◆ **DATA**:
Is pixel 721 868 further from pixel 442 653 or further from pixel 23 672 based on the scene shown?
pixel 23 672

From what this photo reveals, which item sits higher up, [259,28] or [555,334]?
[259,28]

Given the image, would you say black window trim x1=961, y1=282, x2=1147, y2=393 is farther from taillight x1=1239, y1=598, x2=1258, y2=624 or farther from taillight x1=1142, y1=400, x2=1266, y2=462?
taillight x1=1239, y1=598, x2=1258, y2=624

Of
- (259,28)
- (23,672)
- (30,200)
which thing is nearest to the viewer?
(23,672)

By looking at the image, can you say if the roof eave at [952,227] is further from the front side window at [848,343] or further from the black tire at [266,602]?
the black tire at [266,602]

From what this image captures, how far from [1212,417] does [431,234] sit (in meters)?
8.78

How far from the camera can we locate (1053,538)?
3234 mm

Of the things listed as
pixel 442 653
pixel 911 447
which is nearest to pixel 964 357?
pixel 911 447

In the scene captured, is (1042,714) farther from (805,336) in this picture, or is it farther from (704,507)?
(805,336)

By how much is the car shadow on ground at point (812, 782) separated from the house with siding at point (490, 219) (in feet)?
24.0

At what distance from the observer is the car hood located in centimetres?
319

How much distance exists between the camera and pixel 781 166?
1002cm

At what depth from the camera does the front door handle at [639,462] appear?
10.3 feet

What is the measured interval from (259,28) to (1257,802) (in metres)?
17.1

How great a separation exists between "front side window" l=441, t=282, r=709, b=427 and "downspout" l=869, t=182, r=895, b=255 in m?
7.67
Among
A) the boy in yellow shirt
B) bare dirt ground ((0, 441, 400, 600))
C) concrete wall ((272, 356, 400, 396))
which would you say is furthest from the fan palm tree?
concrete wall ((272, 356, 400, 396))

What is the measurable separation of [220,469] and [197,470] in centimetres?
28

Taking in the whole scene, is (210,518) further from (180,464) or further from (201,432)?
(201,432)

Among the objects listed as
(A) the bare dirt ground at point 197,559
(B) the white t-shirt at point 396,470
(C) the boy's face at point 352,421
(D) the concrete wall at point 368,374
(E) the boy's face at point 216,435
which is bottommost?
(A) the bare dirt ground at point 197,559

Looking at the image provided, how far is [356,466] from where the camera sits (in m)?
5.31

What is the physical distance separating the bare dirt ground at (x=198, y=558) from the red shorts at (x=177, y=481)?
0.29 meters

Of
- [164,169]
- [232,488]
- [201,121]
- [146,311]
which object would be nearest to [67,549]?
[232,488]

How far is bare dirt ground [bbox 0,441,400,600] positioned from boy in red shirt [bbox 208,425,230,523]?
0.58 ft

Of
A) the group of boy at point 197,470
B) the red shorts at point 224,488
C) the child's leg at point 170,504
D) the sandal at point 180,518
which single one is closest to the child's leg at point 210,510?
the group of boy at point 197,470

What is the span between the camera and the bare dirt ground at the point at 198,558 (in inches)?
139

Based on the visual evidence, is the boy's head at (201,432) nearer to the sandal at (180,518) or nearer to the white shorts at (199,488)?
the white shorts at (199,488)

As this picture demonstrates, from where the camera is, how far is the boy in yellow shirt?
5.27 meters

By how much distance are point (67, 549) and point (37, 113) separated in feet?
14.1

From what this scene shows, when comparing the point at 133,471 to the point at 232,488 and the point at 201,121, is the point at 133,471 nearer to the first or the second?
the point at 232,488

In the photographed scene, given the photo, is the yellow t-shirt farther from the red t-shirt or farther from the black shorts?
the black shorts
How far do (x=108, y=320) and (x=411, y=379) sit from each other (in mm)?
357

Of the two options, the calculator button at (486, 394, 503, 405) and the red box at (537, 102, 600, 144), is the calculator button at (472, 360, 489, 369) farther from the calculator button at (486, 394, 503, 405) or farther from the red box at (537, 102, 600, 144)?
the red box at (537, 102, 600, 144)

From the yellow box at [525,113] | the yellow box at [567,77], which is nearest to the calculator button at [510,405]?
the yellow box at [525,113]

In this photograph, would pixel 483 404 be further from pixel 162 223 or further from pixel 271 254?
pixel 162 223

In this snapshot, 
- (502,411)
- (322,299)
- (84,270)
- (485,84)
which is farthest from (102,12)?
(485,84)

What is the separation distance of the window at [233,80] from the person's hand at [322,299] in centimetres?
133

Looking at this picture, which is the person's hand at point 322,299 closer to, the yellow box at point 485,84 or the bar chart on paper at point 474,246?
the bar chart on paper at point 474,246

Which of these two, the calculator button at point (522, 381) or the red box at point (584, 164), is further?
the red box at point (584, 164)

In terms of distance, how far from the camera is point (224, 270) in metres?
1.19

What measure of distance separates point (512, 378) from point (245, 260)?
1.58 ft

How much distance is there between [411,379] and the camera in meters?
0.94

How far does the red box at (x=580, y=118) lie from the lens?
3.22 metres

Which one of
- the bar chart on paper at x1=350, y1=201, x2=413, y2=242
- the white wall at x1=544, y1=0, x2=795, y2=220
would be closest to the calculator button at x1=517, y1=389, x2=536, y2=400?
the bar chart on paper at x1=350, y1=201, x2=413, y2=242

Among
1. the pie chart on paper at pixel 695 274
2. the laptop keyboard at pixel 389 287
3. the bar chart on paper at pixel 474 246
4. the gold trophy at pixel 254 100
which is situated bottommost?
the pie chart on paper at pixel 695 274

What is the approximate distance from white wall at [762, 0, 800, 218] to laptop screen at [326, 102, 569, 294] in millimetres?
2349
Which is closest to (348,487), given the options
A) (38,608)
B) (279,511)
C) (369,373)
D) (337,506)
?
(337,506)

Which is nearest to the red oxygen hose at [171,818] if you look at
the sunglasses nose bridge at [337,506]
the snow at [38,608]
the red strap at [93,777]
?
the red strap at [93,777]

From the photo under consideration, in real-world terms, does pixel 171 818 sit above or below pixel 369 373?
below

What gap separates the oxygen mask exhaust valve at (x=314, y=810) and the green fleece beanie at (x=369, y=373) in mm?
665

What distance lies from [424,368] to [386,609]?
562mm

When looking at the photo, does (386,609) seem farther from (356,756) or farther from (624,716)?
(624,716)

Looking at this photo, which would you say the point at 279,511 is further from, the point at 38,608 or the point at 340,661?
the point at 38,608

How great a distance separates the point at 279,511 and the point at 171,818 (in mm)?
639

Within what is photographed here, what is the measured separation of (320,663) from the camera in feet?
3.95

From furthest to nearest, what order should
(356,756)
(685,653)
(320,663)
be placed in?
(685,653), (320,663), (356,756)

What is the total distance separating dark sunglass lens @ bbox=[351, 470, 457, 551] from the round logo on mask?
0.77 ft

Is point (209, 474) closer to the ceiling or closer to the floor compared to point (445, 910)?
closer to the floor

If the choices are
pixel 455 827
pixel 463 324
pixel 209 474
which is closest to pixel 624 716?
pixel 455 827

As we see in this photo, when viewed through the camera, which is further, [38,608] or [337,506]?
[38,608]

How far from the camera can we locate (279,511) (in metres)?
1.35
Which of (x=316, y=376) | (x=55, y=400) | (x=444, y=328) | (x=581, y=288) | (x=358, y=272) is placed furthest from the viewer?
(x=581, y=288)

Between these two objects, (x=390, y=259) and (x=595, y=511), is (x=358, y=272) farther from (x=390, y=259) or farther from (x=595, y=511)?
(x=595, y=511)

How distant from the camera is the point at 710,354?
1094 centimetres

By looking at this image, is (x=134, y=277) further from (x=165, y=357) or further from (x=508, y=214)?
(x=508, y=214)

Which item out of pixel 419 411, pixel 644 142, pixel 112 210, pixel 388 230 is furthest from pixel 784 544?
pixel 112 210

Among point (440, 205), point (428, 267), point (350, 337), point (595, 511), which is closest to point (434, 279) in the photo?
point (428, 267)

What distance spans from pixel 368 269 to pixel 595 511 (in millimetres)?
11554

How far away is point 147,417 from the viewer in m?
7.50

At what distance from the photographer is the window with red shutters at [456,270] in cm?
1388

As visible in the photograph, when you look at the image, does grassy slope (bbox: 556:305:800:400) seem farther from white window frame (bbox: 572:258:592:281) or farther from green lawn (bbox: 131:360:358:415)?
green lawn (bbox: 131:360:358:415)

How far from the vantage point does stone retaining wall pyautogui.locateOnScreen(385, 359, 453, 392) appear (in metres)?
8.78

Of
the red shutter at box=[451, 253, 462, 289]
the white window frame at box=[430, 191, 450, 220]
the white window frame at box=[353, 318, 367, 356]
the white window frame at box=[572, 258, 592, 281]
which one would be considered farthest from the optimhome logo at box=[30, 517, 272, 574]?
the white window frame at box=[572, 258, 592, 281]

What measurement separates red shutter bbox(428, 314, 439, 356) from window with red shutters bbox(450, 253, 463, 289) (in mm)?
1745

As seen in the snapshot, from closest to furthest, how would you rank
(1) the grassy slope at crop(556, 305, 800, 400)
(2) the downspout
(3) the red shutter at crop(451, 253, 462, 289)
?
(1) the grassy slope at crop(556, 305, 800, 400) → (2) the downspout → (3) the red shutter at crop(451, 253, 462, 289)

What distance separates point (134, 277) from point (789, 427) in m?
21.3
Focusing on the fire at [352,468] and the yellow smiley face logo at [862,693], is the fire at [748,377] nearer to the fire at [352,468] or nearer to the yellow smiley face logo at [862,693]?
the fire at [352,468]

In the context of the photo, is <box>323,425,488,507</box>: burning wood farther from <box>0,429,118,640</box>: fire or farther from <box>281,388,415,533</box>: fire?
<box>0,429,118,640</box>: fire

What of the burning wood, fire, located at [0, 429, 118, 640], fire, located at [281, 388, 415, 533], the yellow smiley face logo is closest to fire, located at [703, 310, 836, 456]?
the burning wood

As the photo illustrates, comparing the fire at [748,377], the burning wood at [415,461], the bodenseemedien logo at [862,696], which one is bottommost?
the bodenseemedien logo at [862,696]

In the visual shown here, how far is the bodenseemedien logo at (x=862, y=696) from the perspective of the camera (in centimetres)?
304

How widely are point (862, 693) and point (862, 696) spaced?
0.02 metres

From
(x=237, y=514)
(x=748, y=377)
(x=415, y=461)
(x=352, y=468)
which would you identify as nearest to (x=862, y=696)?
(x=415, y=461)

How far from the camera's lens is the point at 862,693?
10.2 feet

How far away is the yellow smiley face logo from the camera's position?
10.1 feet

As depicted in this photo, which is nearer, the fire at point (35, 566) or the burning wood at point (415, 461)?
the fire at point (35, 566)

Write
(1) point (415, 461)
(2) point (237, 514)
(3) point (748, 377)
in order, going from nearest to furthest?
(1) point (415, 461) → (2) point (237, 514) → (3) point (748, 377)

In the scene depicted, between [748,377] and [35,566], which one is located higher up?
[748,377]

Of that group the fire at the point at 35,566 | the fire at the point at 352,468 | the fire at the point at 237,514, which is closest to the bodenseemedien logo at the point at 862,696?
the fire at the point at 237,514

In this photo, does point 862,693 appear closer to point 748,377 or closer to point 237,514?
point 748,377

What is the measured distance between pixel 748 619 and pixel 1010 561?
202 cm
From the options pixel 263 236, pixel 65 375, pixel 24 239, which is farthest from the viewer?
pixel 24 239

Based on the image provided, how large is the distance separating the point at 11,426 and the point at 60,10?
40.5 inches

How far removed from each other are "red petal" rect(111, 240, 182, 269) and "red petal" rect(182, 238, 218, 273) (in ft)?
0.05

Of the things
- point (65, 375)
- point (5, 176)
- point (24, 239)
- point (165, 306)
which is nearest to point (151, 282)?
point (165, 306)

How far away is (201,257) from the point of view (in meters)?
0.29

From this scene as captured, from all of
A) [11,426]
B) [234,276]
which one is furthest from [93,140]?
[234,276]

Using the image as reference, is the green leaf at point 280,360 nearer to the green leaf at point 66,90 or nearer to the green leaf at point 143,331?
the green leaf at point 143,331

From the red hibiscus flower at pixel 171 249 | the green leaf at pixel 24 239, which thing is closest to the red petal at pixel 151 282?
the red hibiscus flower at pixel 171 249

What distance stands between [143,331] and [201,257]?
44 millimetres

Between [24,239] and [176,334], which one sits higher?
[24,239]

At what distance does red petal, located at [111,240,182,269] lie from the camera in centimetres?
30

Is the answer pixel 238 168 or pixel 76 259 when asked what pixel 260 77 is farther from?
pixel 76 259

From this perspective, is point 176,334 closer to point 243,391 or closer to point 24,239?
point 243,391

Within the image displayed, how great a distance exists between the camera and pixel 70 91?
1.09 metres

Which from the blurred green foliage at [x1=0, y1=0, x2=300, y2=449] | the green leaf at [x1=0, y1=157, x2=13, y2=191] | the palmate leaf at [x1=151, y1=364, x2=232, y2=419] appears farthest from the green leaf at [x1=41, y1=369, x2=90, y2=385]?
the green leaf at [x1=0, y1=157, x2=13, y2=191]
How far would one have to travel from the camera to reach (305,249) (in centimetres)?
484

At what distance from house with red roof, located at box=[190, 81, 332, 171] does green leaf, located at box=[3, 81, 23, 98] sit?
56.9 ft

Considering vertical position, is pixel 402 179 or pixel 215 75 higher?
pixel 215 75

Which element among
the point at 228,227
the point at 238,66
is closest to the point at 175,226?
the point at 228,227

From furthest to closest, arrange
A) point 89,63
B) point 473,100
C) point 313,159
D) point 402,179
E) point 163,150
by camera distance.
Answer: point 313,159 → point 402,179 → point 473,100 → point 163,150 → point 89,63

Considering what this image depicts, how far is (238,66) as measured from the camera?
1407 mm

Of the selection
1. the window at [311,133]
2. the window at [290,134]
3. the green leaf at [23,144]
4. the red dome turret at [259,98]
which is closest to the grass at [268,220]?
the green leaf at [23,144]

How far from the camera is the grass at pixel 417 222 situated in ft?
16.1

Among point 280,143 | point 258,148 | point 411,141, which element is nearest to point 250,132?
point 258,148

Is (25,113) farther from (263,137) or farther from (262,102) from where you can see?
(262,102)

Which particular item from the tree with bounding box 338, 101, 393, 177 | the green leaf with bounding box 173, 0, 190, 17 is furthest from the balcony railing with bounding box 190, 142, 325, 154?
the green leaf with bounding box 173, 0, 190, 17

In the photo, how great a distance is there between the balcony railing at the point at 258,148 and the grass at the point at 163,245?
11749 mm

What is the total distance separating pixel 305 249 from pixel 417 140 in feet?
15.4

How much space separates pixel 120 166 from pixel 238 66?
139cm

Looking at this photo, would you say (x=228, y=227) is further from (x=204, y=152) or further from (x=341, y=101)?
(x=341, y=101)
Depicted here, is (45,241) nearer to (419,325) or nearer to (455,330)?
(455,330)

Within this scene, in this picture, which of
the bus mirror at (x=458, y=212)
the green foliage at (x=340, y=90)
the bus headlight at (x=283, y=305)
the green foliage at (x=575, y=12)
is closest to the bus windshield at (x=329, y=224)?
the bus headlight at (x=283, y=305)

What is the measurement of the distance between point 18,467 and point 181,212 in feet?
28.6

◆ **TASK STATEMENT**:
Format the part of the material above that opens with the line containing "In this photo, does" and closes with the line containing "1.09 metres" as a JSON list of strings, one string per line and both end lines included. Leave out blank lines.

◆ **WRITTEN SOLUTION**:
[
  "In this photo, does point 862,693 appear closer to point 748,377 or closer to point 237,514?",
  "point 748,377",
  "What is the measured distance between pixel 748 619 and pixel 1010 561?",
  "202 cm",
  "From the options pixel 263 236, pixel 65 375, pixel 24 239, which is farthest from the viewer?",
  "pixel 24 239",
  "Based on the image provided, how large is the distance separating the point at 11,426 and the point at 60,10?",
  "40.5 inches",
  "How far removed from each other are \"red petal\" rect(111, 240, 182, 269) and \"red petal\" rect(182, 238, 218, 273) (in ft)?",
  "0.05",
  "Of the things",
  "- point (65, 375)",
  "- point (5, 176)",
  "- point (24, 239)",
  "- point (165, 306)",
  "which is nearest to point (151, 282)?",
  "point (165, 306)",
  "How far away is (201,257) from the point of view (in meters)?",
  "0.29",
  "From this scene as captured, from all of",
  "A) [11,426]",
  "B) [234,276]",
  "which one is furthest from [93,140]?",
  "[234,276]",
  "Using the image as reference, is the green leaf at point 280,360 nearer to the green leaf at point 66,90 or nearer to the green leaf at point 143,331?",
  "the green leaf at point 143,331",
  "From the red hibiscus flower at pixel 171 249 | the green leaf at pixel 24 239, which thing is closest to the red petal at pixel 151 282?",
  "the red hibiscus flower at pixel 171 249",
  "What distance stands between [143,331] and [201,257]?",
  "44 millimetres",
  "Between [24,239] and [176,334], which one sits higher?",
  "[24,239]",
  "At what distance does red petal, located at [111,240,182,269] lie from the camera in centimetres?",
  "30",
  "Is the answer pixel 238 168 or pixel 76 259 when asked what pixel 260 77 is farther from?",
  "pixel 76 259",
  "From this perspective, is point 176,334 closer to point 243,391 or closer to point 24,239?",
  "point 243,391",
  "Within the image displayed, how great a distance exists between the camera and pixel 70 91?",
  "1.09 metres"
]